◆ **Excerpt provided**

Data sensitivity
Sensitive data rarely stays put. An email column read at the source flows through joins, gets renamed, lands in an aggregate, and sometimes leaves the pipeline in a written output. Conformare flags columns that look like protected data and shows where they are used across the pipeline, and, crucially, whether they reach somewhere they could leave.
Why track it
- Know the blast radius. If a column is sensitive, you want to see every step it touches, not just where it was introduced. That is the difference between “we hold email” and “email reaches the marketing export”.
- Spot exfiltration risk. The pressing question for a reviewer is: does this sensitive column reach a written output? Conformare marks each sensitive column with whether it flows into a sink (a write/export). A sensitive column that reaches a sink is the data that actually leaves your control, exactly what a DPO or auditor needs to see.

◆ **Given data**
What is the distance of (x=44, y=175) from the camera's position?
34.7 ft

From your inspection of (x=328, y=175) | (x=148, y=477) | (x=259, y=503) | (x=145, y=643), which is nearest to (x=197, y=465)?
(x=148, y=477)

◆ **Written request 1**
Answer from the data sensitivity page:
(a) What kind of columns does Conformare flag?
(b) What parenthetical gloss does the text give for a sink?
(c) Who is named as needing to see a sensitive column that reaches a sink?
◆ **Written request 2**
Return word for word everything in the data sensitivity page from "- Spot exfiltration" down to "needs to see.".

◆ **Task response 1**
(a) Columns that look like protected data.
(b) A write/export.
(c) A DPO or auditor.

◆ **Task response 2**
- Spot exfiltration risk. The pressing question for a reviewer is: does this sensitive column reach a written output? Conformare marks each sensitive column with whether it flows into a sink (a write/export). A sensitive column that reaches a sink is the data that actually leaves your control, exactly what a DPO or auditor needs to see.